The Shrink Rappers have been quiet for a few days. It's hard to know what to say. I've called Clink, told her she has to post, I'm sure she'll have some thoughts soon. My oldest is thinking about colleges, here stands a reminder that safety, both ours and our children's, is a just an illusion. For everyone, my heart wraps around the unthinkable grief and sadness-- mostly it's too painful to even watch for more than a few minutes.


The New York Times ran a piece today about mass murders and mental illness, it didn't say much of substance. Cho was angry, maybe he had a personality disorder-- they speculate on which one, avoidant, paranoid, perhaps he was depressed or psychotic. Certainly, he was angry, and the article starts by saying he had a hole in his soul. I don't know what that means, but it sounds like as good a way to explain the inexplicable as any.


Sometimes, people tell us things about their mental life that suggests a diagnosis, at least an explanation. The depressed person who commits suicide out of guilt, pain, and hopelessness. The person who kills someone because voices tell them the victim is going to kill them, as distorted as it is, we get that in this person's mind, it is self-defense.


I watched a few minutes of the video. Cho Seung-Hui was filled with rage, he felt victimized, in the little I've seen, he didn't say why. Somehow, he believed his actions made him a martyr and he deemed this an act done for his children (---?). Somehow, in his mind, it made sense. He'd been hospitalized once briefly a few years ago, perhaps he had a diagnosis, as somehow we'd all like something-- an explanation, someway of grabbing on to this and believing we might catch and prevent acts that linger between severe untreated mental illness and pure evil.


Whatever it means, Cho Seung-Hui most certainly had a hole in his soul.

3 comments:

ania said...

I am just sharing this information, because it was thought provoking - especially considering the source.

Below is a quote (after the lapse of some time, I’m sure) by a father who lost two of his children when they were murdered by an intruder.
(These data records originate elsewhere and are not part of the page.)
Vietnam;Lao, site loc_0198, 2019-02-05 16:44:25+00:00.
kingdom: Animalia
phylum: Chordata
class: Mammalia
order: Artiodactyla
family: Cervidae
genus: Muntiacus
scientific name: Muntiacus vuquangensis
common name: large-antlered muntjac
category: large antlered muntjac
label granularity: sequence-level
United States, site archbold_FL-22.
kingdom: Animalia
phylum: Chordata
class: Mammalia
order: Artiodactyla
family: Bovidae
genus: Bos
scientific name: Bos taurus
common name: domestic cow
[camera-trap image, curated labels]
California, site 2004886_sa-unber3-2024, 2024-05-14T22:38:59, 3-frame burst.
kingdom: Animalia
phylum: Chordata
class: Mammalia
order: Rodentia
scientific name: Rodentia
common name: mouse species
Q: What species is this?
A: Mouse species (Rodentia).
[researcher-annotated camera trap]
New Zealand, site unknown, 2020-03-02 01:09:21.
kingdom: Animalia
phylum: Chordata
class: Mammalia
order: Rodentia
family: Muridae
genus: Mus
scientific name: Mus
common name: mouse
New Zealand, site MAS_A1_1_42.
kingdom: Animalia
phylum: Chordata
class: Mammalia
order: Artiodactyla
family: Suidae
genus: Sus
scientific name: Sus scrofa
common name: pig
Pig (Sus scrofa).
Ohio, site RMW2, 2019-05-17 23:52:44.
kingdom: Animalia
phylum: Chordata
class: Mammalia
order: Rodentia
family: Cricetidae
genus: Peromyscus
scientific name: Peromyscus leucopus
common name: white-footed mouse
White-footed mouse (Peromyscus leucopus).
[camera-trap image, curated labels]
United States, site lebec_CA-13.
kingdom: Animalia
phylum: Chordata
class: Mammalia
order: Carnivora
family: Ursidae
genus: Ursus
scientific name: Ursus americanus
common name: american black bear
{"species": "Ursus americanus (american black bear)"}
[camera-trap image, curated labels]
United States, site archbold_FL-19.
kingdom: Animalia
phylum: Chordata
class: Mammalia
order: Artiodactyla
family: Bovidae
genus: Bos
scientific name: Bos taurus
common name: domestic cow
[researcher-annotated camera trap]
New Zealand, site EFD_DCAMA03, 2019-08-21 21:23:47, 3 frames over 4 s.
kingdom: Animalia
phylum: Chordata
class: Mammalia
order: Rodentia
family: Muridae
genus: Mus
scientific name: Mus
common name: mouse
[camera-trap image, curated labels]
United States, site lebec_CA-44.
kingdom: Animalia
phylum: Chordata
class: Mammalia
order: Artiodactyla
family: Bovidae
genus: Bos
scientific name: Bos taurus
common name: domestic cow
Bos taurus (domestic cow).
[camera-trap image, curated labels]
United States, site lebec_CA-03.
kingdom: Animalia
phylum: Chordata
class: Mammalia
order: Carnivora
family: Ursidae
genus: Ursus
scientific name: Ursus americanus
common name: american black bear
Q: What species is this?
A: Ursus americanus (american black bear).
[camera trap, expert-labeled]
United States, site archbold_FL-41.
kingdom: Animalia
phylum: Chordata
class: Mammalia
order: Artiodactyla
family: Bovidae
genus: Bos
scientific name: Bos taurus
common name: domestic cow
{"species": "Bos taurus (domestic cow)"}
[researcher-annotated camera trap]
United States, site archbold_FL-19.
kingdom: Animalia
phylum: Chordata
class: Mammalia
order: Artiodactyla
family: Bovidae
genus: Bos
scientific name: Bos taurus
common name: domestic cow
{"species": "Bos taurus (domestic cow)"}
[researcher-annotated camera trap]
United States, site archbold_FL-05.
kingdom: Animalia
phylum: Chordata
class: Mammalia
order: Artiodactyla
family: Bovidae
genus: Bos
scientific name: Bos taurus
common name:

Thankfully, two survived.

“Somewhere there’s a Mom and Dad feeling sorrowful like I am,” he said, referring to the killer’s parents. “I’d rather be on my end. Can you imagine having a son like that?”

I feel that it is likely that the interviewer asked a question like, “Did you know his (the killer’s) parents? What would you say to them? How do you feel about them?”

Regardless the provocation, it was interesting to me.

Gerbil said...

What makes me especially sad is that so many "explanations" have been grasped at, as though there were some way that this tragedy (or any other tragedy) could have been prevented.

And really, this isn't about mental illness, or immigration, or gun control, or a campus-wide alert system, or anything else. It's about the illusion of control.

NeoNurseChic said...

The whole thing is unspeakably sad...yes. I have thought a lot about it - it flashes back memories of watching Columbine live on tv when I was a senior in high school. It reminds me of times at Penn State (not so much nursing school since that's an upper level university in Philadelphia - doesn't have the "college" atmosphere at all), and it saddens me to even try to think about the events that happened... I am so sorry and sad for the victims and their families and friends. My heart breaks for them.

What scares me now is the connections being so strongly made in the media between this killer and mental illness. Several sources that I've seen have said things about how we need to get help for the mentally ill ASAP so that things like this don't happen. There are a lot of things being said that, while they probably dont' mean it that way, make it sound like any sad soul with depression could turn into this person. I read an email from my university today (the same one I went to nursing school at - that doesn't really have a college atmosphere), and it said some things about how our university is handling the events that happened, how they are going to look at policies and procedures at our own university, and also how any student who demonstrates unacceptable behavior, speaks or writes about "disturbed" things, or has behaviors that imply they may harm themselves needs to be provided help as soon as possible. While I don't disagree, and this isn't the exact wording of the email, I just worry about the implications here.

This killer may very well have been mentally ill. As Dinah said, he was certainly angry. Maybe he had some sort of antisocial personality disorder. I don't know. But what I do know is that not every person with a mental illness has the capacity or desire to shoot a bunch of innocent victims, and I just hope that this tragic event does not lead to more stigma. Even the president himself was talking about the ways we "handle" the "mentally ill".

My thoughts and prayers remain with the victims. One of our nurse practitioner's daughters is very good friends with a boy who was shot several times, including in the face - and is still in critical condition in the hospital from this horrible tragedy. I'm praying that he gets through this somehow.... physically, emotionally and spiritually.